Incentivize Hospitals: The setup and patient flow in most hospitals makes it cumbersome to digitalize patient information. While current attempts have been made to electronically register patients, run outpatient department and send orders to the laboratory and imaging units, the inpatient section remains largely out of reach.

Ironically, most of the hospital data is taken from admitted patients as there is more time with each patient through ward rounds and senior consultations. It would require a large labour force to transcribe all of that data into digital content, and that is costly and time-consuming. In addition, doctors themselves abhor the process of recording data electronically. They complain about it being time consuming and impractical in busy public hospitals, and especially so since they get no extra pay for the additional work.

Engage Government: The overseeing Ministry of Health is itself analogue, usually receiving summarized health data on printed forms, which are typically filled in with ink. Most of the HMIS forms for disease surveillance and reporting are hard copies. Relevant laws and policies to streamline digital health are still in short supply and the perennial song of underfunding compounds the problem. Even the little work done by development partners and donor agencies is fragmented and doesn’t offer real tangible value.
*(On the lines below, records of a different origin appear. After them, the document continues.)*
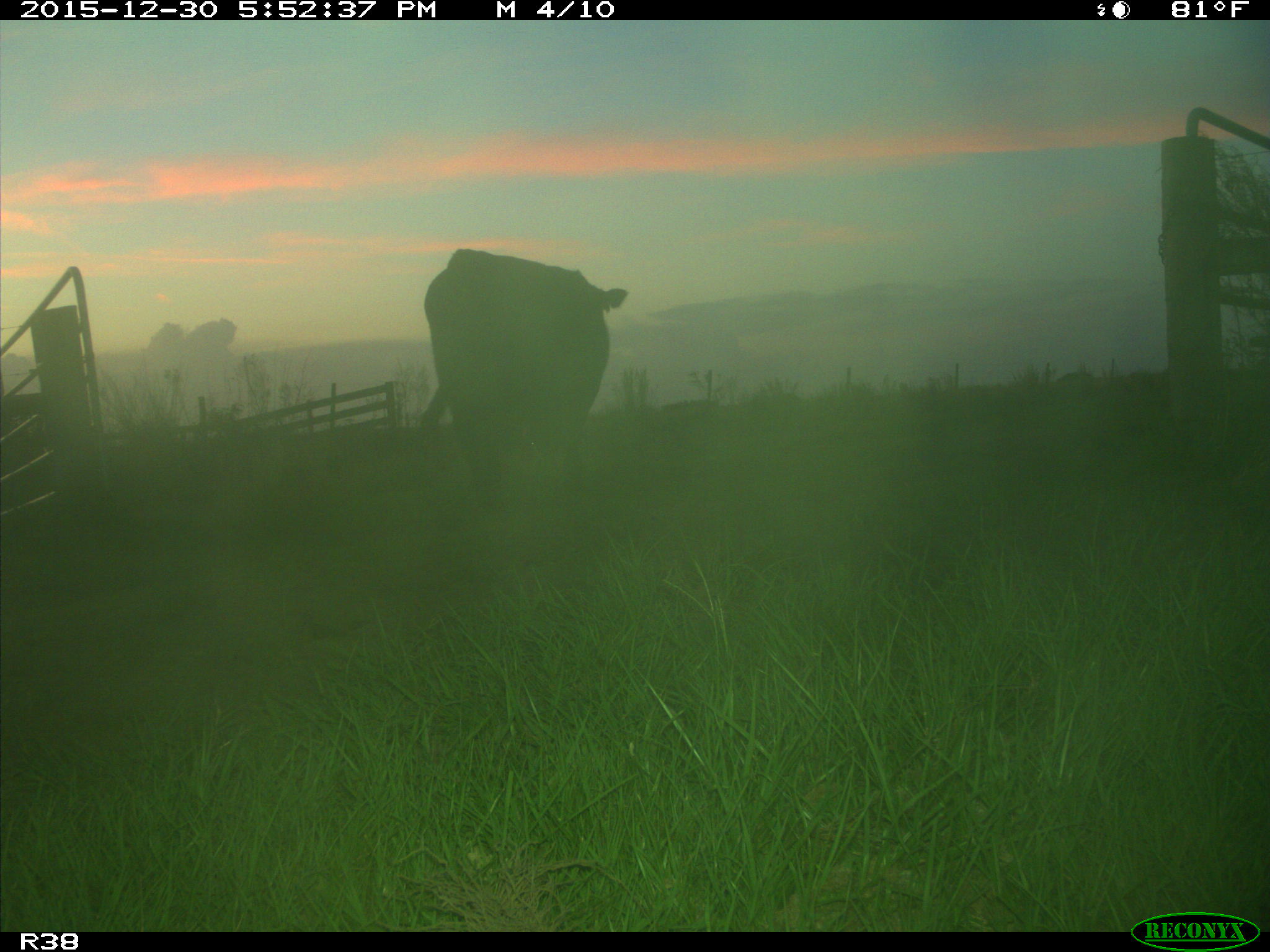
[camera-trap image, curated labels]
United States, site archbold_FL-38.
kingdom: Animalia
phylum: Chordata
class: Mammalia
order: Artiodactyla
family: Bovidae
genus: Bos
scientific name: Bos taurus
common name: domestic cow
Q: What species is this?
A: Bos taurus (domestic cow).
Open-Source Collaboration can lead to a resolution

At present day, the change from paper-based reporting to fully digital reporting feels very far off due to the obstacles listed above. However, I’ve also listed ways that thought leaders, contributors, and end-users can collaborate and communicate in order to take what is a fragmented data system and make it whole. There are technological advances that I’ve touched on, and once we can get the necessary stakeholders together, working through obstacles and considering alternatives over the course of several days together, I believe that we can arrive at a resolution in the near, and not too distant, future.

Dr. John Baptist Niwagaba is a medical doctor, residing and practicing for nearly a decade in Kampala, Uganda. He is a published author in local and international outlet, and has worked as the Africa Regional Manager for the International Diabetes Federation, coordinating over 30 country associations in Sub Saharan Africa.